_Task to complete_.
Retype verbatim the lines from the one containing "this 1248×770 image." through the one containing "damaged silver car [268, 520, 668, 764]", including both of those lines.

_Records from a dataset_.
------

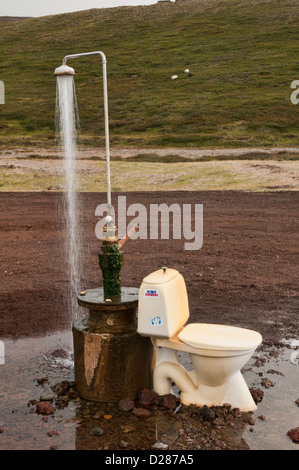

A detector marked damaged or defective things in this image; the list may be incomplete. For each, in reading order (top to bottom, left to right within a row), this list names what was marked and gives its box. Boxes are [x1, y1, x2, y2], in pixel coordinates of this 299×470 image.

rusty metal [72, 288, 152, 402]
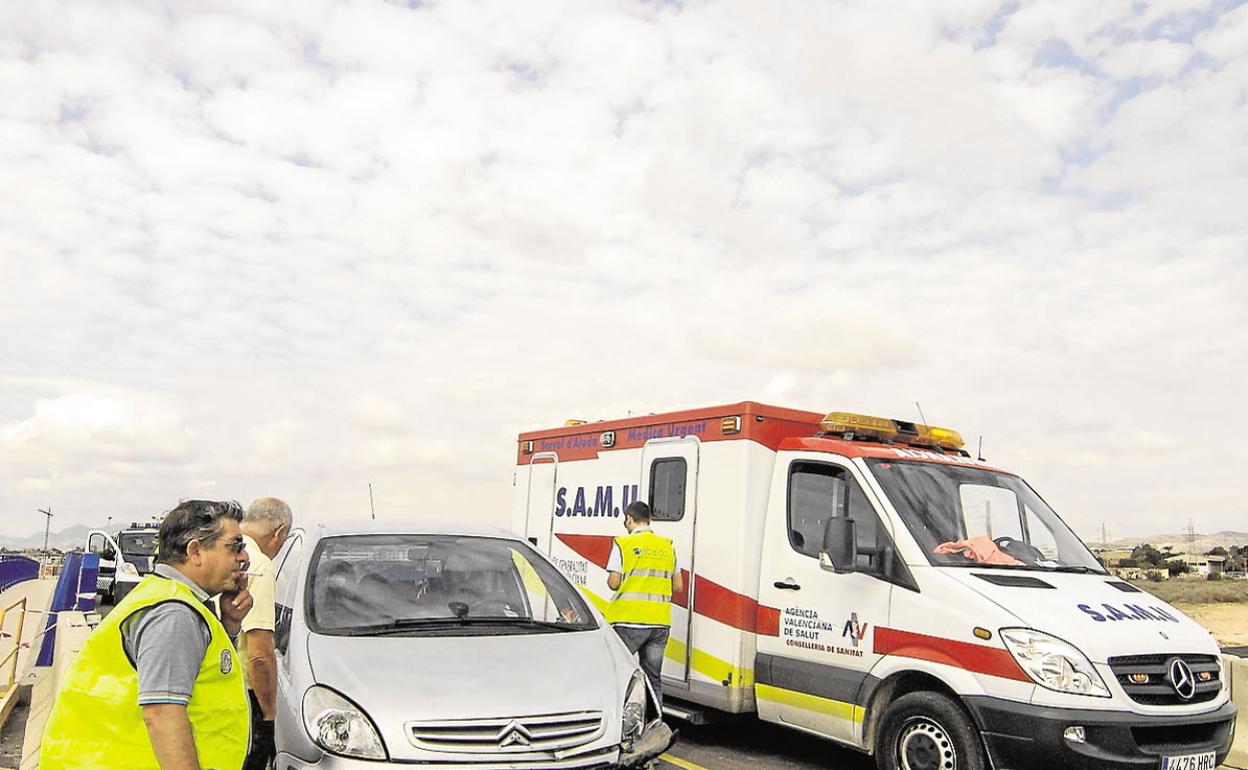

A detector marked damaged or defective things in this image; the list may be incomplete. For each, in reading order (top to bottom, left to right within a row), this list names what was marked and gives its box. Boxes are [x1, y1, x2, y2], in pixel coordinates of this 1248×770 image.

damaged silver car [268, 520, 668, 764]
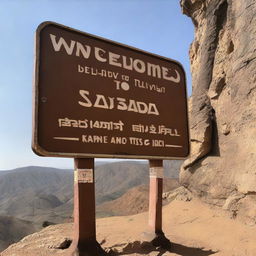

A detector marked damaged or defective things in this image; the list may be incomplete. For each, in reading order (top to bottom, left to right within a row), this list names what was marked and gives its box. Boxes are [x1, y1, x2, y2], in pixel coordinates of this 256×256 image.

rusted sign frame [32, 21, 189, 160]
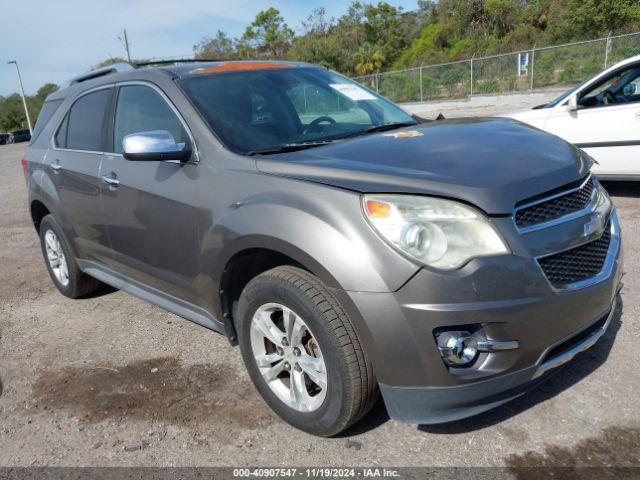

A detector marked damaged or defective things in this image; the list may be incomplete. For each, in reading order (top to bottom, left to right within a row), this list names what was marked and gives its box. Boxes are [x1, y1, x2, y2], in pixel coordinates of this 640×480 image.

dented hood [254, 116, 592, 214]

------

_Task response_.
A detector marked damaged or defective things in this image; the list may be incomplete. For each, in reading order (top to bottom, left to right within a row), this list names what was marked and gives its box. Boxes are [x1, y1, x2, y2], in pixel coordinates of this 1248×770 image.

damaged silver car [268, 520, 668, 764]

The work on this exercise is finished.